### TEXT BLOCK
George Gaffney was a petty thief. He operated from London's seedy Soho red light district in the early years of this century. His crimes were all minor, except for one - and that was the most serious of all. On the first day of March 1910, Gaffney saw on a street-seller's cart a strange three-foot long length of woven silk rope which he recognised as a "thuggee cord", used by the Hindu assassins' sect in the Middle East to dispatch their victims.
Gaffney bought it. Two weeks later, he used it...
The cheap thief had been having problems with a girl named Bessie Graves, who expect him to marry her because she was pregnant. Bit Gaffney had wooed her under the alias of Arthur Eames. Now he had found a much more promising opportunity - an elderly rich widow, named Stella Fortney.
Called by an hysterical landlady, Scotland Yard detectives found Bessie Graves with the strangler's cord drawn so tight around her throat it was embedded in the flesh. Their only clue was that the probable strangler was a man who called himself Arthur Eames.
It was little for the Yard to go on, and three weeks later Gaffney was still at large pursuing his romance with the widow.
It occured to him one night that he would make a more impressive appearance if he called on the lady in a hansom cab. A second later he was screaming. In the half-light of the closed vehicle, George found Bessie Graves sharing the seat with him. The dead girl's eyes stared glassily into his, and the swollen tongue lolled from her mouth.
For more than a week Gaffney drank steadily, then he went to see Stella. She was far from friendly that evening, but melted when Gaffney gave her a stolen diamond ring. They shared a bottle of champagne, after which she sent him to the cellar for another. Bearing the kerosene lamp, Gaffney was halfway down the steps when Bessie Graves climbed out of the darkness to meet him.
She had succeeded in loosening the strangler's cord, which swung from her throat like a necklace. But the staring eyes were worse. Screaming Gaffney threw the lamp at her and crashed headlong to the bottom of the stairs.

### DATA PROVIDED
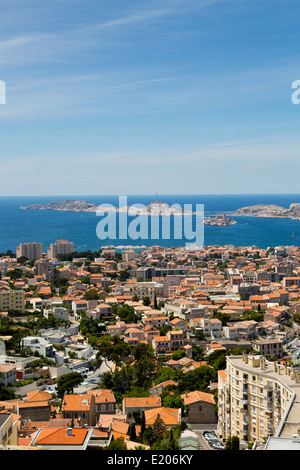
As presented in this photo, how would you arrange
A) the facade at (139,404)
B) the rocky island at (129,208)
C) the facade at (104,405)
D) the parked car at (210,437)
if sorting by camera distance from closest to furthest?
the parked car at (210,437) → the facade at (139,404) → the facade at (104,405) → the rocky island at (129,208)

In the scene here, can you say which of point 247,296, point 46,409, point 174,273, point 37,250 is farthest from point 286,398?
point 37,250

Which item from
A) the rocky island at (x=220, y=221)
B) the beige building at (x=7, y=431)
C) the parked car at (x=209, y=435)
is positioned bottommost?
the parked car at (x=209, y=435)

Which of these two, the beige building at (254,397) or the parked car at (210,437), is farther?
the parked car at (210,437)

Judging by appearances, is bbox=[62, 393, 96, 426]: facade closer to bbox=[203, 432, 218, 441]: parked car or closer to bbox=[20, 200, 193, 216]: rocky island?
bbox=[203, 432, 218, 441]: parked car

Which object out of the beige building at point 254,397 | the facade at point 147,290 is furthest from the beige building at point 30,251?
the beige building at point 254,397

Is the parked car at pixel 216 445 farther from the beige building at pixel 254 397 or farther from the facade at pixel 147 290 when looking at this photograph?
the facade at pixel 147 290

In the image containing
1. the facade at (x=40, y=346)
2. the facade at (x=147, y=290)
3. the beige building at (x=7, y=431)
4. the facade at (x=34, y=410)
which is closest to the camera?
the beige building at (x=7, y=431)

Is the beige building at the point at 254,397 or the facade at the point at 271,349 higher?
the beige building at the point at 254,397

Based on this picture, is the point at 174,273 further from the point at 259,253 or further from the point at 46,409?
the point at 46,409
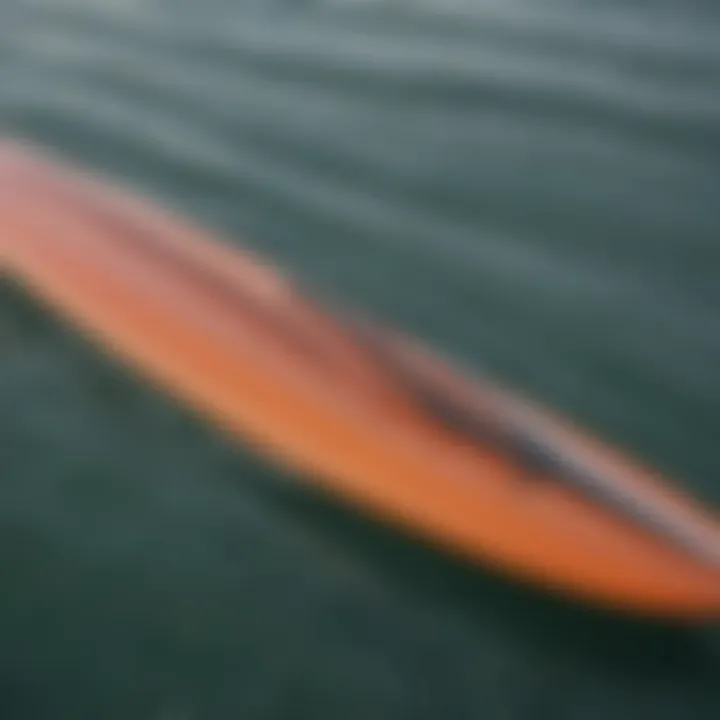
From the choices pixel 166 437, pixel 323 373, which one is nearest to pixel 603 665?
pixel 323 373

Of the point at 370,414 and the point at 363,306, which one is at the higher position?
the point at 363,306

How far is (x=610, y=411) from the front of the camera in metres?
1.39

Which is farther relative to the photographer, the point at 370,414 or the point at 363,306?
the point at 363,306

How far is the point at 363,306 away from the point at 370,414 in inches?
12.5

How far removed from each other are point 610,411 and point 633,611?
1.13 feet

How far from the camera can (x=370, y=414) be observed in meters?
1.31

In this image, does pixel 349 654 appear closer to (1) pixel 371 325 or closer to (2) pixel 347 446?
(2) pixel 347 446

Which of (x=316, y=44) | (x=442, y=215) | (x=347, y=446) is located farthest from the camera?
(x=316, y=44)

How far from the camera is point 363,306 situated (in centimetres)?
159

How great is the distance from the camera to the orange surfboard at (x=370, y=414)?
44.9 inches

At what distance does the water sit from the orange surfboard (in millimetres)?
41

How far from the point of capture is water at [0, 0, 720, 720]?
1.09m

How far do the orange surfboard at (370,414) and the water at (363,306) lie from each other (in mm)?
41

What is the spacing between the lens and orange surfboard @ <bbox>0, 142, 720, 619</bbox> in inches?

### ABOUT THIS EXERCISE
Write the next part of the George Gaffney story, starting right after its final sentence about his fall to the bottom of the cellar stairs.

### ANSWER SPACE
Gaffney spent three weeks in hospital. And when he left he decided that he had only one chance if throwing off the ghost who would not leave him alone. If he put England behind him forever, perhaps Bessie Graves would remain there, too. He booked passage on the liner Montrose, for Quebec.
With renewed hope he checked into a small hotel on the eve of the voyage. In the semi-gloom of the room, the saw Bessie again.
This time she had freed herself from the silken noose and was holding it out to him. Feebly, he took it from her clawlike fingers. When he lifted his eyes again, Bessie had vanished. But the message was obvious. Gaffney sat down and began to scrawl his confession.
He told in detail of Bessie's murder and of her successive visits from the tomb. And now, he said, there was no possible escape.
Called by hotel staff, men from the Yard broke into Gaffney's room. They found the thief hanging from the beam. They read his confession and agreed at once that the case of the Soho strangler was closed.
Knots have been tied into the clothing of the dead, before burial, to stop them wandering about. Several accounts exist of ghosts been exorcised by the simple process of exhumation, and knots being re-tied.
Sailors used to tie knots into rope in windy weather to 'catch the wind'. Knots would be untied when the vessel became calmed, hoping to release the wind.
It is said that in a seance situation, you can release a trapped soul into the wind by unknotting a rope.